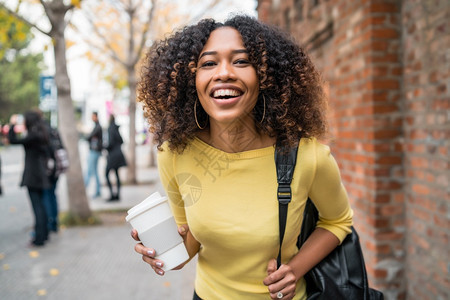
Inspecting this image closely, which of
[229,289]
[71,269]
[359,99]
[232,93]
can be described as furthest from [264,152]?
[71,269]

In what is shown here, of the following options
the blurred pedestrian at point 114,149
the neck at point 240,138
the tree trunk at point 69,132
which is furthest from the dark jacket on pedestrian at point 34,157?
the neck at point 240,138

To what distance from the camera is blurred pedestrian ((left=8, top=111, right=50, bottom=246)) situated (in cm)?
576

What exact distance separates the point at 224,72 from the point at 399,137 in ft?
6.90

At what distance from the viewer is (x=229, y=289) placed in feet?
5.67

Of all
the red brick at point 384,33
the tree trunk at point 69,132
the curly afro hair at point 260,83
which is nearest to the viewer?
the curly afro hair at point 260,83

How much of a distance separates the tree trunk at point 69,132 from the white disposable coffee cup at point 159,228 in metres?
6.05

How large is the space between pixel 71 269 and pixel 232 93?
4266mm

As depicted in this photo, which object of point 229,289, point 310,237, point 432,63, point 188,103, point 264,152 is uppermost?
point 432,63

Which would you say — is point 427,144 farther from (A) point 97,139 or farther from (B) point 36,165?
(A) point 97,139

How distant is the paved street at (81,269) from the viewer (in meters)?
4.34

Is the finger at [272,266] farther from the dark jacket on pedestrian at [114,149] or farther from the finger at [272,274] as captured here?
the dark jacket on pedestrian at [114,149]

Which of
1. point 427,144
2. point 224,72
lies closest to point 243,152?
point 224,72

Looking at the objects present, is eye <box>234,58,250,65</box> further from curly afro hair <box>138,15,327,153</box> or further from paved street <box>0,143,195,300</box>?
paved street <box>0,143,195,300</box>

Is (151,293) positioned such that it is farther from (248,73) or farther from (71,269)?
(248,73)
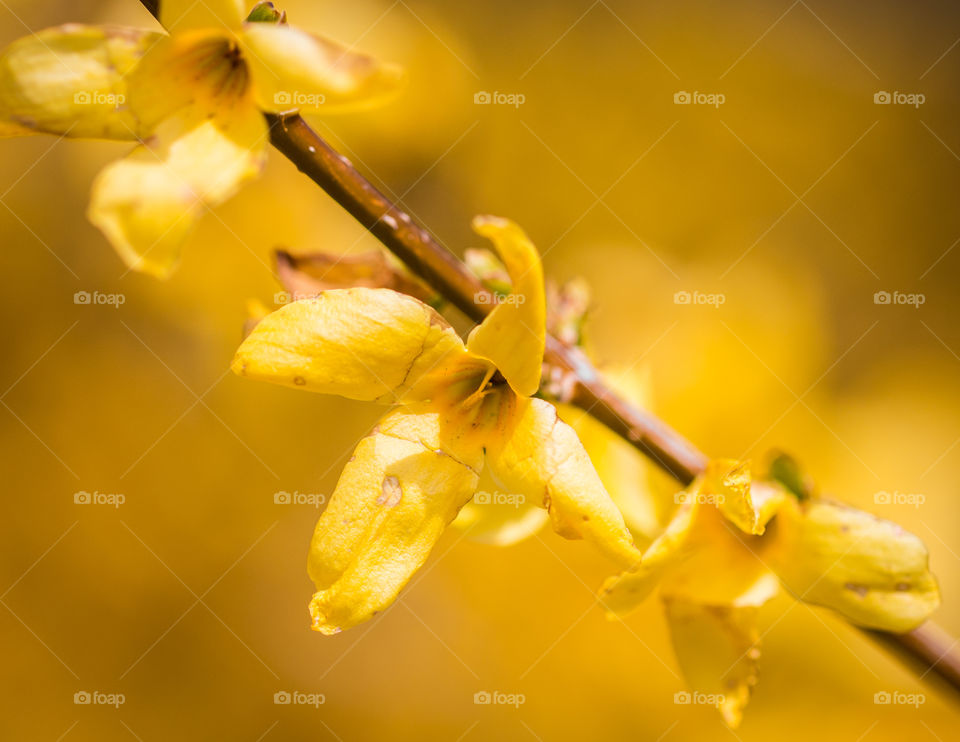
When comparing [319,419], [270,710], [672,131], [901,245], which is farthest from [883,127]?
[270,710]

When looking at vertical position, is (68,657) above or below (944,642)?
below

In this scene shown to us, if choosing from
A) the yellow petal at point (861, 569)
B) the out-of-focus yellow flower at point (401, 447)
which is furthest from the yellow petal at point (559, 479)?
the yellow petal at point (861, 569)

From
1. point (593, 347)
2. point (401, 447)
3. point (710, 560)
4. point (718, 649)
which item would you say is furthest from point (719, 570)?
point (593, 347)

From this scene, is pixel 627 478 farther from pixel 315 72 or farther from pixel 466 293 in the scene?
pixel 315 72

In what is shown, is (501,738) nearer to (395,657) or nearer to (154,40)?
(395,657)

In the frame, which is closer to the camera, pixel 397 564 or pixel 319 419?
pixel 397 564

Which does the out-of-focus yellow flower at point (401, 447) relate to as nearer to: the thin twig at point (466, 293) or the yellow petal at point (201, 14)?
the thin twig at point (466, 293)
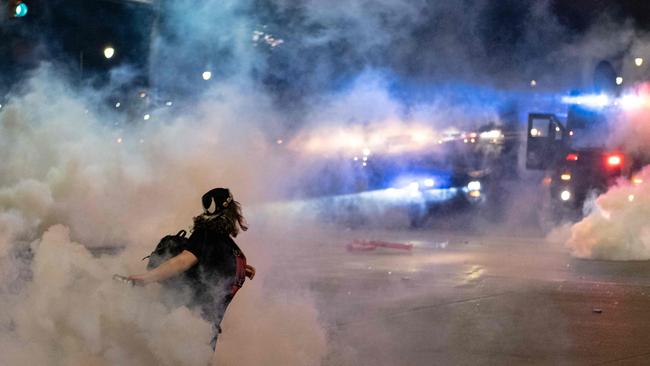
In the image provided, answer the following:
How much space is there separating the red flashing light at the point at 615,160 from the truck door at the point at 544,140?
212 cm

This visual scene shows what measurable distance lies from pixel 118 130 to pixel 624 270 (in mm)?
8242

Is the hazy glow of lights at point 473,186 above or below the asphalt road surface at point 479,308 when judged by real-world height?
above

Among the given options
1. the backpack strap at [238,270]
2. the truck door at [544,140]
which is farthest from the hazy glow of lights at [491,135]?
the backpack strap at [238,270]

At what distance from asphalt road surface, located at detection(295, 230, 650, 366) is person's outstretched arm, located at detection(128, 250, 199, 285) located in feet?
7.23

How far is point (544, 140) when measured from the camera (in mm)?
24531

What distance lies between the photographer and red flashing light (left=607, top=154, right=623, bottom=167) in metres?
20.8

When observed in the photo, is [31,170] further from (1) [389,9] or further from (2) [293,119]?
(1) [389,9]

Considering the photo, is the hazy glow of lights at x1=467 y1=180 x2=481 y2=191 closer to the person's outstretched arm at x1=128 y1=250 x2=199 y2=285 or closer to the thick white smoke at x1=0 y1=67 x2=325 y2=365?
the thick white smoke at x1=0 y1=67 x2=325 y2=365

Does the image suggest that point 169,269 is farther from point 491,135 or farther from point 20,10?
point 491,135

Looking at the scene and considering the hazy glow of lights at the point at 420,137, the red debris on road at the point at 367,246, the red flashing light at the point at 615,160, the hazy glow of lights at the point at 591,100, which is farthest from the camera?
the hazy glow of lights at the point at 591,100

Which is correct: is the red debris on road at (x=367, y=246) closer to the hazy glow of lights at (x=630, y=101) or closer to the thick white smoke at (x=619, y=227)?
the thick white smoke at (x=619, y=227)

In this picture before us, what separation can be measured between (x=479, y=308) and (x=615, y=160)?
41.5 feet

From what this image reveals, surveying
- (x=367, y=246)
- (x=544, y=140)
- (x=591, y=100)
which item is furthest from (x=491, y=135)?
(x=367, y=246)

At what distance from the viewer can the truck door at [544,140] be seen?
2341 cm
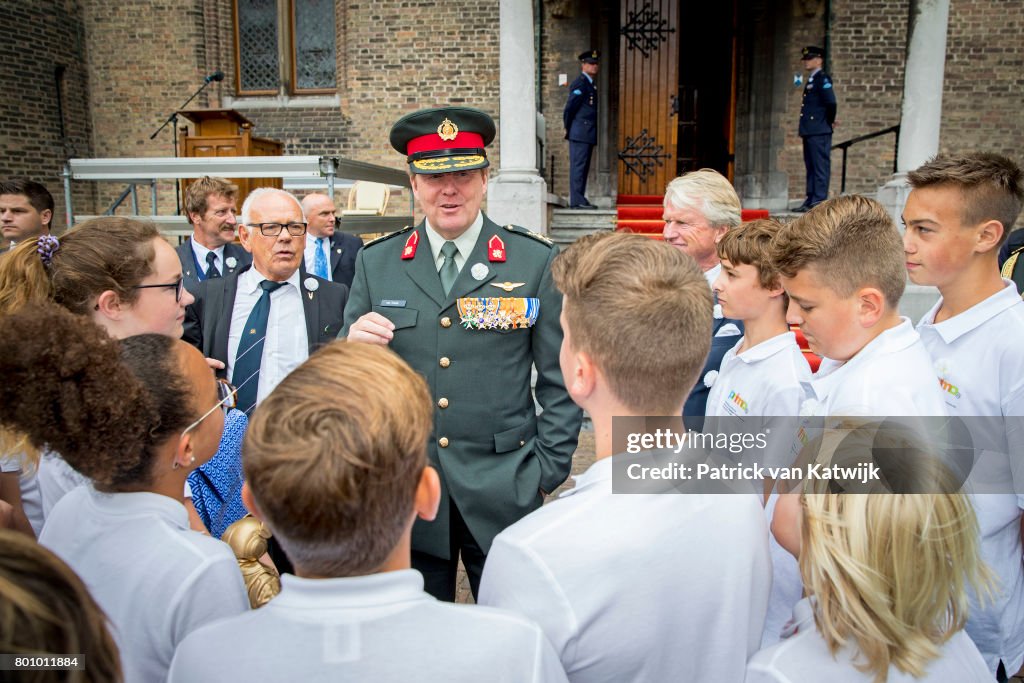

....................

WHAT THE TASK ASKS:
Repeat all of the rows above verbatim, leaving out the pictures.

RESULT OF THIS EXERCISE:
Inspecting this image closely, which of
[229,289]
[71,269]
[359,99]
[232,93]
can be described as furthest from [264,152]?
[71,269]

In what is shown here, of the following options
the blurred pedestrian at point 114,149
the neck at point 240,138
the tree trunk at point 69,132
which is furthest from the dark jacket on pedestrian at point 34,157?
the neck at point 240,138

To what distance from the camera is blurred pedestrian ((left=8, top=111, right=50, bottom=246)) situated (in cm)?
576

What exact distance separates the point at 224,72 from the point at 399,137 in ft?
6.90

At what distance from the viewer is (x=229, y=289) placed in feet?
5.67

Of all
the red brick at point 384,33
the tree trunk at point 69,132
the curly afro hair at point 260,83
which is nearest to the viewer?
the curly afro hair at point 260,83

How much of a distance separates the tree trunk at point 69,132 from the white disposable coffee cup at point 159,228 in metres?
6.05

How large is the space between pixel 71 269 and pixel 232 93?
4266mm

As depicted in this photo, which object of point 229,289, point 310,237, point 432,63, point 188,103, point 264,152 is uppermost?
point 432,63

Which would you say — is point 427,144 farther from (A) point 97,139 or farther from (B) point 36,165?
(A) point 97,139

How distant is the paved street at (81,269) from the viewer (in meters)?
4.34

Is the finger at [272,266] farther from the dark jacket on pedestrian at [114,149] or farther from the finger at [272,274] as captured here?
the dark jacket on pedestrian at [114,149]

Which of
1. point 427,144
2. point 224,72
lies closest to point 243,152?
point 224,72

Looking at the objects present, is eye <box>234,58,250,65</box> further from curly afro hair <box>138,15,327,153</box> or further from paved street <box>0,143,195,300</box>?
paved street <box>0,143,195,300</box>

Is (151,293) positioned such that it is farther from (248,73) or farther from (71,269)?
(248,73)
When comparing [319,419], [270,710], [672,131], [901,245], which is farthest from [883,127]?
[270,710]

When looking at vertical position, is (68,657) above or below (944,642)?
below

In this scene shown to us, if choosing from
A) the yellow petal at point (861, 569)
B) the out-of-focus yellow flower at point (401, 447)
which is furthest from the yellow petal at point (559, 479)?
the yellow petal at point (861, 569)

From
1. point (593, 347)
2. point (401, 447)
3. point (710, 560)
4. point (718, 649)
which item would you say is furthest from point (719, 570)?
point (593, 347)

From this scene, is pixel 627 478 farther from pixel 315 72 or farther from pixel 466 293 in the scene?
pixel 315 72

In what is shown, is (501,738) nearer to (395,657) or nearer to (154,40)?
(395,657)

In the frame, which is closer to the camera, pixel 397 564 or pixel 319 419?
pixel 397 564

Which does the out-of-focus yellow flower at point (401, 447) relate to as nearer to: the thin twig at point (466, 293) or the yellow petal at point (201, 14)?
the thin twig at point (466, 293)
In the image provided, answer the following:
How much space is there separating the red flashing light at the point at 615,160 from the truck door at the point at 544,140?
212 cm

This visual scene shows what measurable distance lies from pixel 118 130 to pixel 624 270 (in mm)?
8242

Is the hazy glow of lights at point 473,186 above or below the asphalt road surface at point 479,308 when judged by real-world height?
above

Among the given options
1. the backpack strap at [238,270]
2. the truck door at [544,140]
which is farthest from the hazy glow of lights at [491,135]?
the backpack strap at [238,270]

At what distance from asphalt road surface, located at detection(295, 230, 650, 366) is person's outstretched arm, located at detection(128, 250, 199, 285) located in feet?
7.23

How far is point (544, 140) when measured from the camera (in mm)?
24531

What distance lies between the photographer and red flashing light (left=607, top=154, right=623, bottom=167) in metres?
20.8

When observed in the photo, is [31,170] further from (1) [389,9] or further from (2) [293,119]?
(1) [389,9]

Considering the photo, is the hazy glow of lights at x1=467 y1=180 x2=481 y2=191 closer to the person's outstretched arm at x1=128 y1=250 x2=199 y2=285 or closer to the thick white smoke at x1=0 y1=67 x2=325 y2=365?
the thick white smoke at x1=0 y1=67 x2=325 y2=365

Does the image suggest that point 169,269 is farther from point 491,135 or farther from point 20,10?
point 491,135

Looking at the scene and considering the hazy glow of lights at the point at 420,137, the red debris on road at the point at 367,246, the red flashing light at the point at 615,160, the hazy glow of lights at the point at 591,100, which is farthest from the camera?
the hazy glow of lights at the point at 591,100

Which is correct: is the red debris on road at (x=367, y=246) closer to the hazy glow of lights at (x=630, y=101) or closer to the thick white smoke at (x=619, y=227)?
the thick white smoke at (x=619, y=227)

In this picture before us, what separation can be measured between (x=479, y=308) and (x=615, y=160)?
41.5 feet

From what this image reveals, surveying
- (x=367, y=246)
- (x=544, y=140)
- (x=591, y=100)
which item is furthest from (x=491, y=135)?
(x=367, y=246)

At what distance from the viewer can the truck door at [544,140] be seen?
2341 cm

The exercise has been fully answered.